> **Task requirements**
1. Rewrite the passage of the anti-squeak ABS text that begins at the words "A cup holder, HVAC" and stops after "et al., 2025).", replacing "customer" with "driver".
2. According to the anti-squeak ABS text, what three factors can squeak behavior in automotive interior plastics depend on?

═════ Document excerpt ═════

Beyond Felt and Grease: How to Evaluate Anti-Squeak ABS for Automotive Interior Design 

In automotive interiors, a small squeak can create a large quality problem. 

A cup holder, HVAC vent, center console, switch bezel, grab handle, or instrument panel component may function exactly as designed. Yet if plastic parts rub, slide, flex, or contact each other and create squeak noise, the customer may perceive the entire interior as lower quality. 

This issue is becoming more important as vehicle cabins become quieter. Techno-UMG notes that, with the growing popularity of quiet hybrid and electric vehicles, eliminating annoying squeaking sounds in car interiors has become increasingly important (Techno-UMG America, n.d.-a). Recent research on friction-induced squeak noise in automotive interior plastics also shows that squeak behavior can depend on polymer pair, sliding speed, and system stiffness, which means squeak should be treated as a material-selection and validation issue rather than only a post-assembly fix (Yoon et al., 2025).

═════ Data extract ═════

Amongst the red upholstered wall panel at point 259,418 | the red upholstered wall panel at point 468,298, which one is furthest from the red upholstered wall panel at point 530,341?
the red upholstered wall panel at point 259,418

═════

> **Outputs by task**
1.
A cup holder, HVAC vent, center console, switch bezel, grab handle, or instrument panel component may function exactly as designed. Yet if plastic parts rub, slide, flex, or contact each other and create squeak noise, the driver may perceive the entire interior as lower quality. 

This issue is becoming more important as vehicle cabins become quieter. Techno-UMG notes that, with the growing popularity of quiet hybrid and electric vehicles, eliminating annoying squeaking sounds in car interiors has become increasingly important (Techno-UMG America, n.d.-a). Recent research on friction-induced squeak noise in automotive interior plastics also shows that squeak behavior can depend on polymer pair, sliding speed, and system stiffness, which means squeak should be treated as a material-selection and validation issue rather than only a post-assembly fix (Yoon et al., 2025).

2. Polymer pair, sliding speed, and system stiffness.